02-17-2014 04:10 AM
I have a library with data from four years (2010-2014) each dataset includes two variables: id and source
I now want to append these years and in the append step (or what step the best for doing this...) create a variable that tells you which year the data comes from. Like this:
id source year (new)
1 a 2010
2 a 2010
1 b 2011
2 b 2011
and so on...
I'd rather not create the variable in each dataset because they are huge
Is it possible to create this variable in the append step?
02-17-2014 08:05 AM
See code sample below, it uses some techniques available since SAS9.2 where you can specify data sets lists and the INDSNAME= option on the SET statement.
02-17-2014 09:51 AM
INDSNAME option on the SET statement is what you want.

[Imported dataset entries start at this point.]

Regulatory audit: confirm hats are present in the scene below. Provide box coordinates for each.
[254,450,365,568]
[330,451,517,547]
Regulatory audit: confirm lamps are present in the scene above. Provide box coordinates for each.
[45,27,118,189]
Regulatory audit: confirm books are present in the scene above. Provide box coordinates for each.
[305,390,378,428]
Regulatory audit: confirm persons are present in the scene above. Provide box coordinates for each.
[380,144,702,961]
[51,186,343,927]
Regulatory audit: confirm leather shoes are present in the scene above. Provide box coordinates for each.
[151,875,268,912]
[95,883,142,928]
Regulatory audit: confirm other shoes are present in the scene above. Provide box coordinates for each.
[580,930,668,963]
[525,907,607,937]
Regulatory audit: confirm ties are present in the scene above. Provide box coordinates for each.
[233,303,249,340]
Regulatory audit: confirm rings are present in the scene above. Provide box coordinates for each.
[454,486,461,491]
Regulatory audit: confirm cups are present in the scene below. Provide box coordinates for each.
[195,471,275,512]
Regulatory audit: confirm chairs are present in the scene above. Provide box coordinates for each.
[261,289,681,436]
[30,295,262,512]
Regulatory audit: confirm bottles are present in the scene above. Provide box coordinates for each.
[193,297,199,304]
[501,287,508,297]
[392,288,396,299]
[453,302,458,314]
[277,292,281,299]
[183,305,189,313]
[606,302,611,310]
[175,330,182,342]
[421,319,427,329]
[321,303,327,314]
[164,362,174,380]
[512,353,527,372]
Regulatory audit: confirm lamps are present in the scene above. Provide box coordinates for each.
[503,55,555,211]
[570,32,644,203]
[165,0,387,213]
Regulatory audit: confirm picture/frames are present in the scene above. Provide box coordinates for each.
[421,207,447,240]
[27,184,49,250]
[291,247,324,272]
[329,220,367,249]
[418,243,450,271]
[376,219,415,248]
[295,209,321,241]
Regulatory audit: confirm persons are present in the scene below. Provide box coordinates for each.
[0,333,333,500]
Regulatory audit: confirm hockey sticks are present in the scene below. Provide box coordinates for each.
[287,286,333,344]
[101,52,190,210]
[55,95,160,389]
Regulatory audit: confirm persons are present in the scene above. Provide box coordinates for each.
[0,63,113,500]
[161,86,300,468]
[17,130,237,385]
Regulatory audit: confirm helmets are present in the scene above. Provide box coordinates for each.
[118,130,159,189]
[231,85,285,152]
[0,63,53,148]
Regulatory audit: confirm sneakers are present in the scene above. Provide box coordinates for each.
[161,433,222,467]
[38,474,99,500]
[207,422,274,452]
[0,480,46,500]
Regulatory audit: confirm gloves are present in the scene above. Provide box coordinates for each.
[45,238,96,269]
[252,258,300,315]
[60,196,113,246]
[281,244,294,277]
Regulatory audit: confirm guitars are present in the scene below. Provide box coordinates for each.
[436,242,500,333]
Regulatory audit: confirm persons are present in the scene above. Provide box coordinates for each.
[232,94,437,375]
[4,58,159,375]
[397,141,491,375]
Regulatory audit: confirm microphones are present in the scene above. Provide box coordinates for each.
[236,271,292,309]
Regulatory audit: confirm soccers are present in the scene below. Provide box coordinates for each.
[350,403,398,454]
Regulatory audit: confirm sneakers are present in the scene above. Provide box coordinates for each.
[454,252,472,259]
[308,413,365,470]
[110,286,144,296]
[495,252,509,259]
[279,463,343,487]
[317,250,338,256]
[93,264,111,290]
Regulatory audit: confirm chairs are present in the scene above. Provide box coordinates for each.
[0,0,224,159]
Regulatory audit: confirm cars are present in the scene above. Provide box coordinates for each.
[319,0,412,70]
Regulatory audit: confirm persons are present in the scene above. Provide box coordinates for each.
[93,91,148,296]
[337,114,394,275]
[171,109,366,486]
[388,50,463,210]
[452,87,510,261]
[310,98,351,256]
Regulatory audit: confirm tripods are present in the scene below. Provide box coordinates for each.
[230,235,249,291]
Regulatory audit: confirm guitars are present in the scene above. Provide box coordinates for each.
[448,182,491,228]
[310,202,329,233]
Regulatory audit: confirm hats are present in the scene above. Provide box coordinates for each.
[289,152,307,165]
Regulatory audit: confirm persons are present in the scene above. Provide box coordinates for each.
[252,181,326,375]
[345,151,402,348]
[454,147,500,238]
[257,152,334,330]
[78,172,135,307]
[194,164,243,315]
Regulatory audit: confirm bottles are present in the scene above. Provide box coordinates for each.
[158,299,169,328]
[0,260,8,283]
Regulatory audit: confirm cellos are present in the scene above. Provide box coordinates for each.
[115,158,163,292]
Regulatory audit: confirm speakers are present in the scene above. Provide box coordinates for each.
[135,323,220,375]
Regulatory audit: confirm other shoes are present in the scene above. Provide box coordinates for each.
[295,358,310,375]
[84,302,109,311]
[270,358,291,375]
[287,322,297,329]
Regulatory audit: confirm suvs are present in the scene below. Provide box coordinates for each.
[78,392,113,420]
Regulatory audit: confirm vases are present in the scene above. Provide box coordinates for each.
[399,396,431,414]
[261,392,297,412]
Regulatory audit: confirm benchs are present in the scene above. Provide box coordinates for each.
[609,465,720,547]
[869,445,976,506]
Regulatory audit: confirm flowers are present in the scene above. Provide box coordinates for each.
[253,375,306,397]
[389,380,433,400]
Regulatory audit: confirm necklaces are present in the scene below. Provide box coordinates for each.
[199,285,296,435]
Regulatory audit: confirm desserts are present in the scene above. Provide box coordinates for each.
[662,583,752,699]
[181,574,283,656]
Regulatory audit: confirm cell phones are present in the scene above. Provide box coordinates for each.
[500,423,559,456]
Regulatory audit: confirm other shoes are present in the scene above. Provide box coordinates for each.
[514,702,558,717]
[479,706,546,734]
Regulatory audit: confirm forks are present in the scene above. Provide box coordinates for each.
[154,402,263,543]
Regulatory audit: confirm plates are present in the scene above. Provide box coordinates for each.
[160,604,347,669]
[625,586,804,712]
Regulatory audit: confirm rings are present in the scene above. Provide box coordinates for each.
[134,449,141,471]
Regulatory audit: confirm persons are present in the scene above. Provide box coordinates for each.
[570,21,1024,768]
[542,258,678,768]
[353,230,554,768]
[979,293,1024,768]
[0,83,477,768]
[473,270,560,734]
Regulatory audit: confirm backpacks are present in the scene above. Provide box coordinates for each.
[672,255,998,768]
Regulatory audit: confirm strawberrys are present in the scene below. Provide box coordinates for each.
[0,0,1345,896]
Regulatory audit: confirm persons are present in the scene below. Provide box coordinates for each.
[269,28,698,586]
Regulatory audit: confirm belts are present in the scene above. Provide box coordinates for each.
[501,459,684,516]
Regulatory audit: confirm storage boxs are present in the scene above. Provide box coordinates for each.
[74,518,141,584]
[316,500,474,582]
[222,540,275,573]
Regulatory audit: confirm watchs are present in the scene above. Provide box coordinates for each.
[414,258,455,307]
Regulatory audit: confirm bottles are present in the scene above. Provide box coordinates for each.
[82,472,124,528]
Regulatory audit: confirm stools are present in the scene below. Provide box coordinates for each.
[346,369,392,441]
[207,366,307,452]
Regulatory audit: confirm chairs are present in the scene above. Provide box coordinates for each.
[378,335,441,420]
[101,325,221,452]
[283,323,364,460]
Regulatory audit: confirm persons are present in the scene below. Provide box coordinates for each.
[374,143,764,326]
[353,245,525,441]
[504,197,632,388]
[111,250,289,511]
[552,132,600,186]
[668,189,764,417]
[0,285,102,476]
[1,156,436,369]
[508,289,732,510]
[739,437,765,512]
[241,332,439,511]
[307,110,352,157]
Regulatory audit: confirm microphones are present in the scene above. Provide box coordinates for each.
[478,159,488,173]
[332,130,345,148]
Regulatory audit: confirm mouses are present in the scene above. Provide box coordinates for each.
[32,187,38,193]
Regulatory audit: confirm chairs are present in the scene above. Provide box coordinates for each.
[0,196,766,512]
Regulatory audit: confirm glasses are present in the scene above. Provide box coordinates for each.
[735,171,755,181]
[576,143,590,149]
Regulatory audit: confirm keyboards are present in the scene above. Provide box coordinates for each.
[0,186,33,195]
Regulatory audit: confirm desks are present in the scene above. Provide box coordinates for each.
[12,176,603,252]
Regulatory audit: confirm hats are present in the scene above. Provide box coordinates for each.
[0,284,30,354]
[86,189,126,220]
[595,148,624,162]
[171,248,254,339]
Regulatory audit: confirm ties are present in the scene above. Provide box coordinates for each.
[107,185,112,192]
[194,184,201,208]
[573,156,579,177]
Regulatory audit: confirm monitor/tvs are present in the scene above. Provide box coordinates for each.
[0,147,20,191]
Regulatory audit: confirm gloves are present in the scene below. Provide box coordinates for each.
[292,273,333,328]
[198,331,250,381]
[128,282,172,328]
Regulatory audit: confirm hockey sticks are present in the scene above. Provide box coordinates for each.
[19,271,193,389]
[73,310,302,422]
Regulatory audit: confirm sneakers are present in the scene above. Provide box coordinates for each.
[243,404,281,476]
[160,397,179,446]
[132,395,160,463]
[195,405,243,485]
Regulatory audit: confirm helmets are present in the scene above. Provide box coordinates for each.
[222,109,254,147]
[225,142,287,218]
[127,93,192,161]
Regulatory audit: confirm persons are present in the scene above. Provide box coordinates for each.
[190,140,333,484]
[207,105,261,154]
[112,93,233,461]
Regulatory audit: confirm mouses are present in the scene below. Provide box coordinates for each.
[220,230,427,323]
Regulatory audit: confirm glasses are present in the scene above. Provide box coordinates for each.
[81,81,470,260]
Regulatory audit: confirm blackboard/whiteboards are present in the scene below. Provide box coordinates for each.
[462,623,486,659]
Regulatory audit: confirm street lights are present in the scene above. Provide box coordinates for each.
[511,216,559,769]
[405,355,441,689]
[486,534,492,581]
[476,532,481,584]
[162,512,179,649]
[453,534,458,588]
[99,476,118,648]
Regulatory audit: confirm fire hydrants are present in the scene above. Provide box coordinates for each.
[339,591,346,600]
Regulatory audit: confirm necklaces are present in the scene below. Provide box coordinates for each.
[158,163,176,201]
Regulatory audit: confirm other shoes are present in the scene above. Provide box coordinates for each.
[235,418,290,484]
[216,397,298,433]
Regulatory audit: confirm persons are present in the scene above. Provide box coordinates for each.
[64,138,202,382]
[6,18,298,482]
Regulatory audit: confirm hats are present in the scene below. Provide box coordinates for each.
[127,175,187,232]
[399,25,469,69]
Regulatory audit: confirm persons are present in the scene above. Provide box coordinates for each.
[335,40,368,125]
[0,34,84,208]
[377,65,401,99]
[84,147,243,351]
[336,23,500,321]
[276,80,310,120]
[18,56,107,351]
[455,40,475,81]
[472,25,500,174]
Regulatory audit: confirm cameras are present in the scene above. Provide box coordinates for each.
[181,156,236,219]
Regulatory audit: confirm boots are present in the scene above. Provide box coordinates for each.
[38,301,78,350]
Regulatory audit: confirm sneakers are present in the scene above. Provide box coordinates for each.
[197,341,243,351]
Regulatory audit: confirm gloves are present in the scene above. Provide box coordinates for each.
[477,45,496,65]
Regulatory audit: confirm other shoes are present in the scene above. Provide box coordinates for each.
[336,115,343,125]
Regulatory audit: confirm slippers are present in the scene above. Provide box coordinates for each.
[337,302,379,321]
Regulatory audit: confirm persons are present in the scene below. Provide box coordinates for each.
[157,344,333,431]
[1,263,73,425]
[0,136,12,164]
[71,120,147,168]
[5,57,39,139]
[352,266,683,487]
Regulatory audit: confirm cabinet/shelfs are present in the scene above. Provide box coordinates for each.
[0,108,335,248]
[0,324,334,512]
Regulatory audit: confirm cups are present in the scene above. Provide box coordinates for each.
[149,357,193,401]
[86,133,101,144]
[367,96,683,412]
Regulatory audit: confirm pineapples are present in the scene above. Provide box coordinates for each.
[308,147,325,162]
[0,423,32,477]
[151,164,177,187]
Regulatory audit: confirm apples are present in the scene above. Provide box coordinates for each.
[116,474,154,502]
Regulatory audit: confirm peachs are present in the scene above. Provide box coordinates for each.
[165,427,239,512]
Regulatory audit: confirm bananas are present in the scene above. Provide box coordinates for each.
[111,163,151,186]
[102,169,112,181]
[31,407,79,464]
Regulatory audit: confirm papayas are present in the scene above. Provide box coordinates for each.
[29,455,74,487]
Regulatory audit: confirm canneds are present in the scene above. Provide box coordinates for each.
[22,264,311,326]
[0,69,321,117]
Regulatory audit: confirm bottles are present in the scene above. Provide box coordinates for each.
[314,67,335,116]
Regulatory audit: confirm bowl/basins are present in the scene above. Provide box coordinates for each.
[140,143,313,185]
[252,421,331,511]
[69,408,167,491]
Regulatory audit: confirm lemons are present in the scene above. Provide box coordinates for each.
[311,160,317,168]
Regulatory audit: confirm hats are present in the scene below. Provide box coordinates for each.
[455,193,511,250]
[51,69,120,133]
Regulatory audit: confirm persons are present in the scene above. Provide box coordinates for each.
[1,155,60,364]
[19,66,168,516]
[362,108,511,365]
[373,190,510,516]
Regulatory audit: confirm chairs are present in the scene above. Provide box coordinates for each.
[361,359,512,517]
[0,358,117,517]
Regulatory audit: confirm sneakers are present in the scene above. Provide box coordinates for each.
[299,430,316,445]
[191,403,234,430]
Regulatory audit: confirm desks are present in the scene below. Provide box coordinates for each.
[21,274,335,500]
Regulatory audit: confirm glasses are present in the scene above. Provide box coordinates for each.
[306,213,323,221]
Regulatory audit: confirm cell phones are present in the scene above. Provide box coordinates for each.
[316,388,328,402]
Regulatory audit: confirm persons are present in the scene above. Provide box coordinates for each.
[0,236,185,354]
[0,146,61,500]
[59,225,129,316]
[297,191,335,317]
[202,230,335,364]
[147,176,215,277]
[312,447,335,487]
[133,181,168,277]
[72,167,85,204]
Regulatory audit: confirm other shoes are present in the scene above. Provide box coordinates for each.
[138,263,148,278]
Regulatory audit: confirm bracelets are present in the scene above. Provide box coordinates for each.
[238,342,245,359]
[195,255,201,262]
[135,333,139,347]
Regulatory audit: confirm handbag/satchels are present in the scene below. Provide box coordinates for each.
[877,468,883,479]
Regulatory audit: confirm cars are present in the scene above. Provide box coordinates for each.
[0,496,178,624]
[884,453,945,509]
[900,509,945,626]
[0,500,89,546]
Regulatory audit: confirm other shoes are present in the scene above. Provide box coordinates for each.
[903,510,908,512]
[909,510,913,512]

But you might also want to look into using a BY statement with your SET so that the final dataset will still be sorted by ID. And if you order the datasets in the SET statement properly then the final dataset will also be sorted by YEAR within ID.
data want ;
length indsname $41 ;
set data_2010-data_2013 indsname=indsname ;
by id source ;
year = input(scan(idsname,-1,'_'),4.);
02-17-2014 11:23 AM
How about this one
insert into all
select id,source, 2010 as source_file
select id,source, 2011 as source_file
select id,source, 2012 as source_file
select id,source, 2013 as source_file